** LISTED ENTRIES **
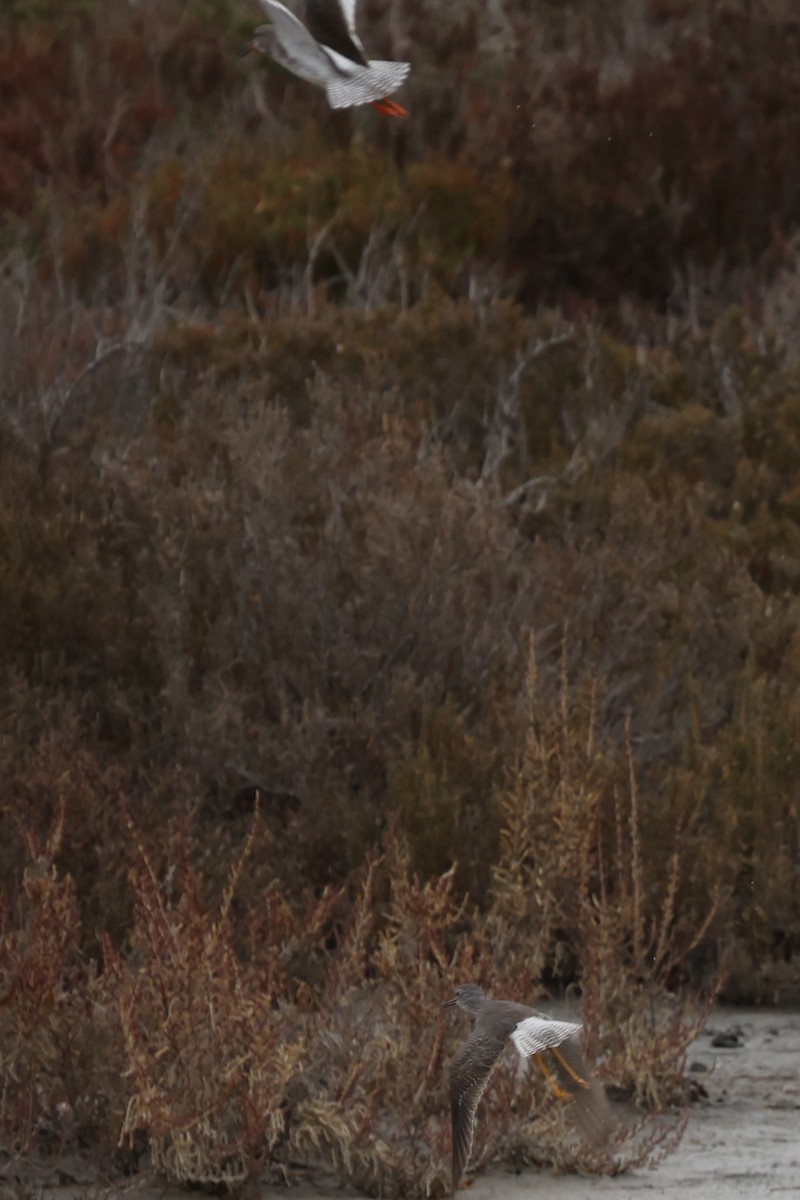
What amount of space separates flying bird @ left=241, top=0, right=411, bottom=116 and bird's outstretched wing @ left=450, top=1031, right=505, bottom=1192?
--
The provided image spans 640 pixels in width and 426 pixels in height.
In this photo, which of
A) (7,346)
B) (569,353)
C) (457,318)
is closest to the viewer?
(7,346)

** WORK INSTRUCTIONS **
State how many lines in the records above contain the word "height", giving only the number.

** EXERCISE ANSWER **
1